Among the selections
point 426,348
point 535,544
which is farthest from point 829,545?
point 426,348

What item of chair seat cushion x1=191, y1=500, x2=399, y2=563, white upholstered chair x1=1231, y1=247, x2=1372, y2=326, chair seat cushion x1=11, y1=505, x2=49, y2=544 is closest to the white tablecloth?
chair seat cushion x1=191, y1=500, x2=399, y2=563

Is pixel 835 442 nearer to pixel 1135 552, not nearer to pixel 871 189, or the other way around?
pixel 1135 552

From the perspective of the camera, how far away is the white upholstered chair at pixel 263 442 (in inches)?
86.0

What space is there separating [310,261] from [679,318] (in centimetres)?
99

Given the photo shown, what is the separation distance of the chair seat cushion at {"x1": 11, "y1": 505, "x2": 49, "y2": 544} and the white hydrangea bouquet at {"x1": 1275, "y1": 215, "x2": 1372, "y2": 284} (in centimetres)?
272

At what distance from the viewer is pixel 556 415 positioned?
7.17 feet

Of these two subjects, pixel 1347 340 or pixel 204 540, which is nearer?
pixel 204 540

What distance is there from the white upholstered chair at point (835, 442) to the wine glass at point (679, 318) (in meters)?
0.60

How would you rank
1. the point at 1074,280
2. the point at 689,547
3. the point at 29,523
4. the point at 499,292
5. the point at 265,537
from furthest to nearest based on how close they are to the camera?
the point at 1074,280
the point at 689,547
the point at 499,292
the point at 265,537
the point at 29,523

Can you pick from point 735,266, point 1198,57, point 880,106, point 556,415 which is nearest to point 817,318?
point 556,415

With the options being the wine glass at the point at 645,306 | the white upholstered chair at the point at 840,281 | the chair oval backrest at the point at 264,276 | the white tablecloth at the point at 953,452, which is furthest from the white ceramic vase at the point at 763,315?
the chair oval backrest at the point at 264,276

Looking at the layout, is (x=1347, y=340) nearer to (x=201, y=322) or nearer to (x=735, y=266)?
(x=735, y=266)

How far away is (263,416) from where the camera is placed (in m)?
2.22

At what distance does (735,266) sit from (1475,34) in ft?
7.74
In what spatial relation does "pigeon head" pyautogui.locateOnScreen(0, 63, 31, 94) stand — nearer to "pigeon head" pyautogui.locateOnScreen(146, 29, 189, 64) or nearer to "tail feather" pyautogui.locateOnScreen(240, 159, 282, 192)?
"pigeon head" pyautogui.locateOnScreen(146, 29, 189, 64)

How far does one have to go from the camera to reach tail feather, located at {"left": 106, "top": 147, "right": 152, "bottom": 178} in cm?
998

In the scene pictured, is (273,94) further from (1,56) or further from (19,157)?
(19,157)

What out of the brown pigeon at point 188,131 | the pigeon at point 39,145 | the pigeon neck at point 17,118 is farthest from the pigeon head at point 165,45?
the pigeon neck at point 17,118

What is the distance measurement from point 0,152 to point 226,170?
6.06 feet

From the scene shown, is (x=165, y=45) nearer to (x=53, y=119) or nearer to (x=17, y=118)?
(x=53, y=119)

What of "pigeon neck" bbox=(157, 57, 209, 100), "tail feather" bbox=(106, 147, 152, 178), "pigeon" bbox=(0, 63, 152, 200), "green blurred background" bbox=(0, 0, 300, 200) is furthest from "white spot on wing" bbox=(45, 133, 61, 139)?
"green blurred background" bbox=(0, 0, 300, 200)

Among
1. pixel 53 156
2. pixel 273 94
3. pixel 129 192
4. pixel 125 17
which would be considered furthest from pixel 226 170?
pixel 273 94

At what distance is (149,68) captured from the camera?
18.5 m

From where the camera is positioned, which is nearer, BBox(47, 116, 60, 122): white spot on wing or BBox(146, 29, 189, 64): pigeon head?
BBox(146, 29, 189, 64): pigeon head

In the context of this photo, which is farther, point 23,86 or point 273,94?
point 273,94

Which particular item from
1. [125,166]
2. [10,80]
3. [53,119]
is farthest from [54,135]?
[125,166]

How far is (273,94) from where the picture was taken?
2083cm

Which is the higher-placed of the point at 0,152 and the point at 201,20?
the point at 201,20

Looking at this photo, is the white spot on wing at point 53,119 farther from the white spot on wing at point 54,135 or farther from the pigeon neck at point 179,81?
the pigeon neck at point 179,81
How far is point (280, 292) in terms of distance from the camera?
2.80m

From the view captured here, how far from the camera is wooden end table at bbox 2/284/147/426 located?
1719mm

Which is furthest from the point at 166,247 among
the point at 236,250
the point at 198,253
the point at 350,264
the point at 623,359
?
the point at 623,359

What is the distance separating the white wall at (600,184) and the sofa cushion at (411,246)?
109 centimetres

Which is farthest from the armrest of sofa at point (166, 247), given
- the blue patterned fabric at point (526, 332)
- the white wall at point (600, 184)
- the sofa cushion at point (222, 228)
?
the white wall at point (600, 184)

============================================================

Go through the listing above and restate it word for word.

Among the selections
point 426,348
point 535,544
which is farthest from point 829,545?
point 426,348

What item of chair seat cushion x1=191, y1=500, x2=399, y2=563, white upholstered chair x1=1231, y1=247, x2=1372, y2=326, chair seat cushion x1=11, y1=505, x2=49, y2=544 is closest to the white tablecloth?
chair seat cushion x1=191, y1=500, x2=399, y2=563

Is pixel 835 442 nearer to pixel 1135 552, not nearer to pixel 871 189, or the other way around?
pixel 1135 552

From the perspective of the camera, how far away is the white upholstered chair at pixel 263 442 (in inches)?
86.0

What space is there separating [310,261] from [679,318] (in centimetres)?
99

Given the photo shown, what is the separation distance of the chair seat cushion at {"x1": 11, "y1": 505, "x2": 49, "y2": 544} and the white hydrangea bouquet at {"x1": 1275, "y1": 215, "x2": 1372, "y2": 284} (in centimetres)?
272

At what distance from the viewer is pixel 556 415 positioned?
7.17 feet

Of these two subjects, pixel 1347 340 or pixel 204 540, which is nearer?
pixel 204 540

What distance is there from the white upholstered chair at point (835, 442) to the wine glass at point (679, 318) (in meters)?
0.60

How would you rank
1. the point at 1074,280
2. the point at 689,547
3. the point at 29,523
4. the point at 499,292
5. the point at 265,537
from furthest to nearest based on how close they are to the camera?
the point at 1074,280
the point at 689,547
the point at 499,292
the point at 265,537
the point at 29,523

Can you pick from point 735,266, point 1198,57, point 880,106, point 556,415 which is nearest to point 817,318?
point 556,415

With the options being the wine glass at the point at 645,306 | the white upholstered chair at the point at 840,281 | the chair oval backrest at the point at 264,276 | the white tablecloth at the point at 953,452, which is furthest from the white ceramic vase at the point at 763,315?
the chair oval backrest at the point at 264,276

Looking at the layout, is (x=1347, y=340) nearer to (x=201, y=322) or nearer to (x=735, y=266)?
(x=735, y=266)

How far away is (263,416) from where the camera is placed (in m)?
2.22

At what distance does (735,266) sit from (1475,34) in ft?
7.74
In what spatial relation does "pigeon head" pyautogui.locateOnScreen(0, 63, 31, 94) stand — nearer to "pigeon head" pyautogui.locateOnScreen(146, 29, 189, 64) or nearer to "tail feather" pyautogui.locateOnScreen(240, 159, 282, 192)?
"pigeon head" pyautogui.locateOnScreen(146, 29, 189, 64)

How far does one have to go from the camera to reach tail feather, located at {"left": 106, "top": 147, "right": 152, "bottom": 178} in cm?
998

In the scene pictured, is (273,94) further from (1,56) or further from (19,157)?
(19,157)

What out of the brown pigeon at point 188,131 | the pigeon at point 39,145 | the pigeon neck at point 17,118 is farthest from the pigeon head at point 165,45?
the pigeon neck at point 17,118

What is the distance measurement from point 0,152 to point 226,170?
6.06 feet

From the scene shown, is (x=165, y=45) nearer to (x=53, y=119) or nearer to (x=17, y=118)?
(x=53, y=119)

What of "pigeon neck" bbox=(157, 57, 209, 100), "tail feather" bbox=(106, 147, 152, 178), "pigeon" bbox=(0, 63, 152, 200), "green blurred background" bbox=(0, 0, 300, 200) is furthest from "white spot on wing" bbox=(45, 133, 61, 139)?
"green blurred background" bbox=(0, 0, 300, 200)

Among
1. pixel 53 156
2. pixel 273 94
3. pixel 129 192
4. pixel 125 17
which would be considered furthest from pixel 226 170?
pixel 273 94

At what distance is (149,68) captured from the camera?
18.5 m

From where the camera is positioned, which is nearer, BBox(47, 116, 60, 122): white spot on wing or BBox(146, 29, 189, 64): pigeon head?
BBox(146, 29, 189, 64): pigeon head

In the context of this photo, which is farther, point 23,86 or point 273,94?
point 273,94

Which particular item from
1. [125,166]
2. [10,80]
3. [53,119]
is farthest from [54,135]?
[125,166]

How far is (273,94) from where the picture was taken?
2083cm

Which is the higher-placed of the point at 0,152 and the point at 201,20?
the point at 201,20

Looking at this photo, is the white spot on wing at point 53,119 farther from the white spot on wing at point 54,135 or farther from the pigeon neck at point 179,81?
the pigeon neck at point 179,81
How far is point (280, 292) in terms of distance from the camera?
2.80m

From the view captured here, how far from the camera is wooden end table at bbox 2/284/147/426 located?
1719mm

Which is furthest from the point at 166,247 among
the point at 236,250
the point at 198,253
the point at 350,264
the point at 623,359
?
the point at 623,359

What is the distance separating the white wall at (600,184) and the sofa cushion at (411,246)?
109 centimetres

Which is farthest from the armrest of sofa at point (166, 247), given
- the blue patterned fabric at point (526, 332)
- the white wall at point (600, 184)
- the sofa cushion at point (222, 228)
?
the white wall at point (600, 184)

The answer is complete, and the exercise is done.